GIVEN EXERCISE
Find every line in the records below that contains the word "highest" and copy each of those lines.

-------- SOURCE DATA

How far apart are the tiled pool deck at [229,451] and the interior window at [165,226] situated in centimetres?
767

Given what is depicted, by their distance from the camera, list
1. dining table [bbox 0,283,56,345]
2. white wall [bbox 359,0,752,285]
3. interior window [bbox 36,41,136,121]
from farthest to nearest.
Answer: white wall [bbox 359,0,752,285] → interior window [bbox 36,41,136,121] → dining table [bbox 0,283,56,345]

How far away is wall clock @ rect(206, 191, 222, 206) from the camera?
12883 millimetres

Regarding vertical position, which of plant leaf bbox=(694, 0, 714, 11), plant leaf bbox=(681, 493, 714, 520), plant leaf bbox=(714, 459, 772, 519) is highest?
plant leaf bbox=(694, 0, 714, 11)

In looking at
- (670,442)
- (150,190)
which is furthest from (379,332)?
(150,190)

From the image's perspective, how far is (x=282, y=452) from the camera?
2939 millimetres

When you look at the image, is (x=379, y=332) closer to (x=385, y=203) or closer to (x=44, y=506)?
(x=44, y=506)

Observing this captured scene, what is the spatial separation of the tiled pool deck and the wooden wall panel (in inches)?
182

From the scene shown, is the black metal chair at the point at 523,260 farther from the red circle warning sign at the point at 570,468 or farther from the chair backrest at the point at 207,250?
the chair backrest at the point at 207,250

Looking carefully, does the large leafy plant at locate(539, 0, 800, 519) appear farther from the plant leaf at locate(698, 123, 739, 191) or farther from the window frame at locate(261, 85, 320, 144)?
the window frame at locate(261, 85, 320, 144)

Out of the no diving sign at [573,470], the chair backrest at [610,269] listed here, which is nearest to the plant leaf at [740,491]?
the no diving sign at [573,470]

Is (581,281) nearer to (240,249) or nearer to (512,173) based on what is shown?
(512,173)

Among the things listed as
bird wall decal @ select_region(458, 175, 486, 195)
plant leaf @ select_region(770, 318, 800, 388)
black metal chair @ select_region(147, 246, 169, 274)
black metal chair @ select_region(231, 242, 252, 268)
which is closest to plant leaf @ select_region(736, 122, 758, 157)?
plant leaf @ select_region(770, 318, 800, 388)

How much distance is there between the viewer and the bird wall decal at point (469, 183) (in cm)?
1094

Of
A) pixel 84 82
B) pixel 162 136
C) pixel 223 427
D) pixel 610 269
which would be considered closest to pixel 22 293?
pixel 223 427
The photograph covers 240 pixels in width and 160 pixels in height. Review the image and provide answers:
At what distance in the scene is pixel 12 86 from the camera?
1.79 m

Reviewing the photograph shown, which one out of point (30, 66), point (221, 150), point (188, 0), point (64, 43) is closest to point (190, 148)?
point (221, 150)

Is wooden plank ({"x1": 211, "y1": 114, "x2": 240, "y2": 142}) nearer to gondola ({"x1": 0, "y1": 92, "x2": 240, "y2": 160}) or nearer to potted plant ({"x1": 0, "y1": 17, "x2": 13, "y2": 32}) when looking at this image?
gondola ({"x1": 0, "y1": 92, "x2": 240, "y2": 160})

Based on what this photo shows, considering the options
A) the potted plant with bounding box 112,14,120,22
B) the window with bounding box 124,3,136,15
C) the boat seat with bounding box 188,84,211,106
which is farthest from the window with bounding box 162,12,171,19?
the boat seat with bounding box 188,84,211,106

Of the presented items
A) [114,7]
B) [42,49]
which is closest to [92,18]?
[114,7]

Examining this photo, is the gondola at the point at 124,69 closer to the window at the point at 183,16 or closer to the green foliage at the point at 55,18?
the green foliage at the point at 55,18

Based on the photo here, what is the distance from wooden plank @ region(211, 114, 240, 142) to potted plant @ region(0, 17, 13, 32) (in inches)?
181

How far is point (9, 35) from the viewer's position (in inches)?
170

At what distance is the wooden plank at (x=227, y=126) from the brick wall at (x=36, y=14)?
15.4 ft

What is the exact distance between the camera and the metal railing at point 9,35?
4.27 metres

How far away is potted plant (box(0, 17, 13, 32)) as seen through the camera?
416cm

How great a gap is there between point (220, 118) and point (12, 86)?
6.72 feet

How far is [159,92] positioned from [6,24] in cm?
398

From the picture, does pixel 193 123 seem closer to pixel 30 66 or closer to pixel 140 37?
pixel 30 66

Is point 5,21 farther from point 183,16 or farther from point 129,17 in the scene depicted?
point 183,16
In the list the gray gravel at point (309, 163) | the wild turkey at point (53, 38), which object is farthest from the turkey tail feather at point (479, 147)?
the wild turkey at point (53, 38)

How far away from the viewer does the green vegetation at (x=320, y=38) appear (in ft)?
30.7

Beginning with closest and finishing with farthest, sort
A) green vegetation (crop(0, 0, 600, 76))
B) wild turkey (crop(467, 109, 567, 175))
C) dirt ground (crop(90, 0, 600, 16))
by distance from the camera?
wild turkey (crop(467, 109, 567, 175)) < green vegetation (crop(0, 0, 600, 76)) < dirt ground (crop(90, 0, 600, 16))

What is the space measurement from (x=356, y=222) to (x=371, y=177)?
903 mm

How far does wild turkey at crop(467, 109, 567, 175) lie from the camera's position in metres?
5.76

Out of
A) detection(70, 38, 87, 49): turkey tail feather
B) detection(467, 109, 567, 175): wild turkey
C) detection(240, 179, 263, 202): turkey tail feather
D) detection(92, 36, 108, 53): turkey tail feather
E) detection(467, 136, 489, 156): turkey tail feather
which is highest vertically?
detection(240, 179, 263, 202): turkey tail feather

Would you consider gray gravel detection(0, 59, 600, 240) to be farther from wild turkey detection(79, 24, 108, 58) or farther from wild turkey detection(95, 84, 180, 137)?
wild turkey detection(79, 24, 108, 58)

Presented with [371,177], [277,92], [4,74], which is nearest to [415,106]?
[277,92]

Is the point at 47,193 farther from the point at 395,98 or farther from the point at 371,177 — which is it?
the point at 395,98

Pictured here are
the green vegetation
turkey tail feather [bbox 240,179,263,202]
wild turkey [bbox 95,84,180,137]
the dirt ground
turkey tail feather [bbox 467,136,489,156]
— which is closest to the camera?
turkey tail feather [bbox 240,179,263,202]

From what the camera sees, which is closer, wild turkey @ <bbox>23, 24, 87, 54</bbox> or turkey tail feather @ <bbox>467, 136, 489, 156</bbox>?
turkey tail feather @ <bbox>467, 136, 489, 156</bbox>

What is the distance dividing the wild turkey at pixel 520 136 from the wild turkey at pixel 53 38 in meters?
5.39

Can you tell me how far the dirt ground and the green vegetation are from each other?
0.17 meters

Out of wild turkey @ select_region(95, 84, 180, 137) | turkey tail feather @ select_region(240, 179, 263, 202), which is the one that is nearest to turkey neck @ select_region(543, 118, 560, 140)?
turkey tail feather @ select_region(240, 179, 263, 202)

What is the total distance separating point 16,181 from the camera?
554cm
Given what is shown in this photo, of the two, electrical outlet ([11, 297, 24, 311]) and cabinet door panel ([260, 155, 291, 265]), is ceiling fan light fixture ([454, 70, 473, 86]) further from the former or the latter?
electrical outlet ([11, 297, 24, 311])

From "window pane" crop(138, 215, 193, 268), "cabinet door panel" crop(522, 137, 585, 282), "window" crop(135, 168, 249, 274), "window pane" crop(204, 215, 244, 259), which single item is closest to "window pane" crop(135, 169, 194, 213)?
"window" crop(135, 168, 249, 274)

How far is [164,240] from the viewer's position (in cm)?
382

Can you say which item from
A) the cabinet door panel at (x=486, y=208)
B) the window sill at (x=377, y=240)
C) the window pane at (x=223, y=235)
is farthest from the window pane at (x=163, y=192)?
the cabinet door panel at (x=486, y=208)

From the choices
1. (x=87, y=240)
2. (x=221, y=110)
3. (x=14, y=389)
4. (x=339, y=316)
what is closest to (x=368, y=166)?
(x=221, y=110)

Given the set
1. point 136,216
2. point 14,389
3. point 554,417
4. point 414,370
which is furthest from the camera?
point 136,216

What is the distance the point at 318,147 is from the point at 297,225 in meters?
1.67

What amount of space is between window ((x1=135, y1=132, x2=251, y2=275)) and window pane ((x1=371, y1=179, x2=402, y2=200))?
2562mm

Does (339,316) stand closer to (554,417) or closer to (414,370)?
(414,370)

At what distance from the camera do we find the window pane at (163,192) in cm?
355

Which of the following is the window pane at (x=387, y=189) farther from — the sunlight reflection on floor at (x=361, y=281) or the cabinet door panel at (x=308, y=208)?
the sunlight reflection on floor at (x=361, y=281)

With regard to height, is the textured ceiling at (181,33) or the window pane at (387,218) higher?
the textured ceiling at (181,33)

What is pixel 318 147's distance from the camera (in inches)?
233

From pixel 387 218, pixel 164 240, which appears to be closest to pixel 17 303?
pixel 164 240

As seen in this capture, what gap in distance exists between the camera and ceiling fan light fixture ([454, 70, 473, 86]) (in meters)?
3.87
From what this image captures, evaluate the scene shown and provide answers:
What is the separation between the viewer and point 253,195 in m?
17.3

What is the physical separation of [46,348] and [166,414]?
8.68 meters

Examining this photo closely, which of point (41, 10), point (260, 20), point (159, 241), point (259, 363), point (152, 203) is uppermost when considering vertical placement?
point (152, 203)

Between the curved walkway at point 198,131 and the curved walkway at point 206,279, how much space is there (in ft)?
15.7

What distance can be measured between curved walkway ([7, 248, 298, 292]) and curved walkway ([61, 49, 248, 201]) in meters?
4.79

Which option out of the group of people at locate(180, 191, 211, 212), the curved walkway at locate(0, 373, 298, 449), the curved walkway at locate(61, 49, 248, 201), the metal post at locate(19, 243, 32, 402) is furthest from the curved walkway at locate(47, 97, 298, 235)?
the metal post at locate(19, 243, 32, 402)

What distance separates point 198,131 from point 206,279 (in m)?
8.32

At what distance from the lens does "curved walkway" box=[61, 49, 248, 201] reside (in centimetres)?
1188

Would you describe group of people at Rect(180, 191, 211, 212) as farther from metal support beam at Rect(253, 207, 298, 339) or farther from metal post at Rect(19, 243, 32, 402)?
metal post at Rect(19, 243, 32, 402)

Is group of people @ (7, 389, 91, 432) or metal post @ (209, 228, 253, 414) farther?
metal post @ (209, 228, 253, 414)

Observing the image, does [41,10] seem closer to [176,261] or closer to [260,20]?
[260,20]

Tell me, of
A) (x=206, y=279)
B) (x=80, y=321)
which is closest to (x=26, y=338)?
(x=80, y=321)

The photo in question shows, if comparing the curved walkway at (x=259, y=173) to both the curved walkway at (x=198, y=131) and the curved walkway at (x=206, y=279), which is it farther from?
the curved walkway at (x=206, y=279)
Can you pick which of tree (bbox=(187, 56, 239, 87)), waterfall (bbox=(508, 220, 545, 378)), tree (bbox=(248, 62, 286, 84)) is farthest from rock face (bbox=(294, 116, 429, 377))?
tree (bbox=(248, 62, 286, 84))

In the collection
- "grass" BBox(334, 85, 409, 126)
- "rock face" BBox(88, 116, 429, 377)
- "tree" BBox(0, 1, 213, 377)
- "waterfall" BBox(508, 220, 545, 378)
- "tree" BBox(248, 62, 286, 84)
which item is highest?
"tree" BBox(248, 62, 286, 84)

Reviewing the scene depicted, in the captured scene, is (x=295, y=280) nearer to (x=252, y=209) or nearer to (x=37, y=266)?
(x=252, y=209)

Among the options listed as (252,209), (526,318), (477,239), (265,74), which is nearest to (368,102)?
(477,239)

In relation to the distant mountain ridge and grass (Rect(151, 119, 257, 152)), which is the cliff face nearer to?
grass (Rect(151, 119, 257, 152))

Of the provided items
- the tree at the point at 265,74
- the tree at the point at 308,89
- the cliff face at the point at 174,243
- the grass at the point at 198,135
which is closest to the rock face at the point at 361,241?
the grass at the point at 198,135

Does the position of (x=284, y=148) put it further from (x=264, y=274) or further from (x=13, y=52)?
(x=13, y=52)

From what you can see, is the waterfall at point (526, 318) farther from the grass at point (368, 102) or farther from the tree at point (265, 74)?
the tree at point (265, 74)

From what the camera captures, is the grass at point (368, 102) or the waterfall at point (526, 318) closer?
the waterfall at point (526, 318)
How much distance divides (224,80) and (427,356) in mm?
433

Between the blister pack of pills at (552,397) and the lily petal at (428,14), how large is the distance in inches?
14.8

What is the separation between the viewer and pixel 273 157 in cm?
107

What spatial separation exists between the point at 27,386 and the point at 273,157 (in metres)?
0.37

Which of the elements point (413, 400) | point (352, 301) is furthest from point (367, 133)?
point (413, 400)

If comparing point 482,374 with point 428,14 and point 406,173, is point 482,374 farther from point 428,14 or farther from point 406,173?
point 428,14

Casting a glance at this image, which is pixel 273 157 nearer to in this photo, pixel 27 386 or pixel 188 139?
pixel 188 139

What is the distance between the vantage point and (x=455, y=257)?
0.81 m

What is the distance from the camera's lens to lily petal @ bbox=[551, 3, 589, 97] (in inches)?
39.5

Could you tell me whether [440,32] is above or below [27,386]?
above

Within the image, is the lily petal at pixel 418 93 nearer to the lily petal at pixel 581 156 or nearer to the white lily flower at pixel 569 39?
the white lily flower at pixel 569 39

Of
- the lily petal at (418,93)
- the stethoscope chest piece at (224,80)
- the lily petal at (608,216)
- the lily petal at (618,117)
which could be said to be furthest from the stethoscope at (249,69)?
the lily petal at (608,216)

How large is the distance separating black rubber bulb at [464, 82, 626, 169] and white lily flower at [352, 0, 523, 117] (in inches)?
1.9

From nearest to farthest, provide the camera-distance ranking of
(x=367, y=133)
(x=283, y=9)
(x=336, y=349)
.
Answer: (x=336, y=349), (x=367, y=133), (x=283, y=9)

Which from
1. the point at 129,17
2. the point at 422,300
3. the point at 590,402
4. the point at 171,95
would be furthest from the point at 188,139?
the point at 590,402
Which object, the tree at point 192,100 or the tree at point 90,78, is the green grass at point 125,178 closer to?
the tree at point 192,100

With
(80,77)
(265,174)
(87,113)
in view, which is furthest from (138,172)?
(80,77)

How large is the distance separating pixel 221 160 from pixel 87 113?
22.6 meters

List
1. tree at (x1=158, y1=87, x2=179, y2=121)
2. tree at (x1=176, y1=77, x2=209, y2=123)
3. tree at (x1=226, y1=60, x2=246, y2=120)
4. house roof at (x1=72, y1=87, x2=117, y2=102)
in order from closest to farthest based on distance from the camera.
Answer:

----------------

SOLUTION FOR THIS TASK
Regarding vertical position, which of plant leaf bbox=(694, 0, 714, 11), plant leaf bbox=(681, 493, 714, 520), plant leaf bbox=(714, 459, 772, 519) is highest?
which is highest vertically?
which item is highest?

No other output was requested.